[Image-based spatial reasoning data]
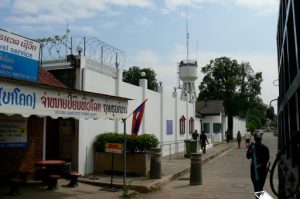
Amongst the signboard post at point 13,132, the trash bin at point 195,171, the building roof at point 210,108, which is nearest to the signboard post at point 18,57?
the signboard post at point 13,132

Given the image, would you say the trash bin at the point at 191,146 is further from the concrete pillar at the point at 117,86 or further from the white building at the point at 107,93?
the concrete pillar at the point at 117,86

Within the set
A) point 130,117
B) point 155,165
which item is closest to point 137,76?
point 130,117

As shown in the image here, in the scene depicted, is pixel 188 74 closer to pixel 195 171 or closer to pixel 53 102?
pixel 195 171

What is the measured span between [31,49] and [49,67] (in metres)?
3.97

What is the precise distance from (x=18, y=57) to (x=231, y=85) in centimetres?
5809

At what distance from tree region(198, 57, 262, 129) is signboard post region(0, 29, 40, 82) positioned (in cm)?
5559

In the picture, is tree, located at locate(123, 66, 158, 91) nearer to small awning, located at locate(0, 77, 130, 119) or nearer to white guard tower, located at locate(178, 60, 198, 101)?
white guard tower, located at locate(178, 60, 198, 101)

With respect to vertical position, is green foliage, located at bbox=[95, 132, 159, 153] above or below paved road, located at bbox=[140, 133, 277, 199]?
above

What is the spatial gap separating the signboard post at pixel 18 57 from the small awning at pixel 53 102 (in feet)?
6.03

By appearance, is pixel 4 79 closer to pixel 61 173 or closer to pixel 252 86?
pixel 61 173

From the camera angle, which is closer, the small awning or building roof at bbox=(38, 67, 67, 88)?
the small awning

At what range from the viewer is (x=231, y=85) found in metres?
67.4

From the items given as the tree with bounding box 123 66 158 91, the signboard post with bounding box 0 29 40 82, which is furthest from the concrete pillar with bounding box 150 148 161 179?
the tree with bounding box 123 66 158 91

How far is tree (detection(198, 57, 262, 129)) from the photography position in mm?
66188
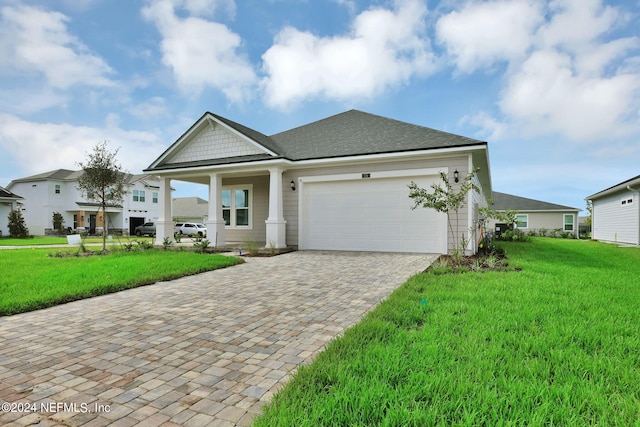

Exercise details ->
Update the lines starting at the one containing "At what range" and ending with the last line, replacing "concrete pillar" with "stone column" and keeping everything else unchanged. Leave the pictures out of your answer.

Final result ->
At what range from the viewer is (x=231, y=85) found in metres?
67.4

From the items given as the tree with bounding box 123 66 158 91, the signboard post with bounding box 0 29 40 82, which is furthest from the stone column with bounding box 150 148 161 179?
the tree with bounding box 123 66 158 91

How far is tree (detection(198, 57, 262, 129)) from the photography position in mm?
66188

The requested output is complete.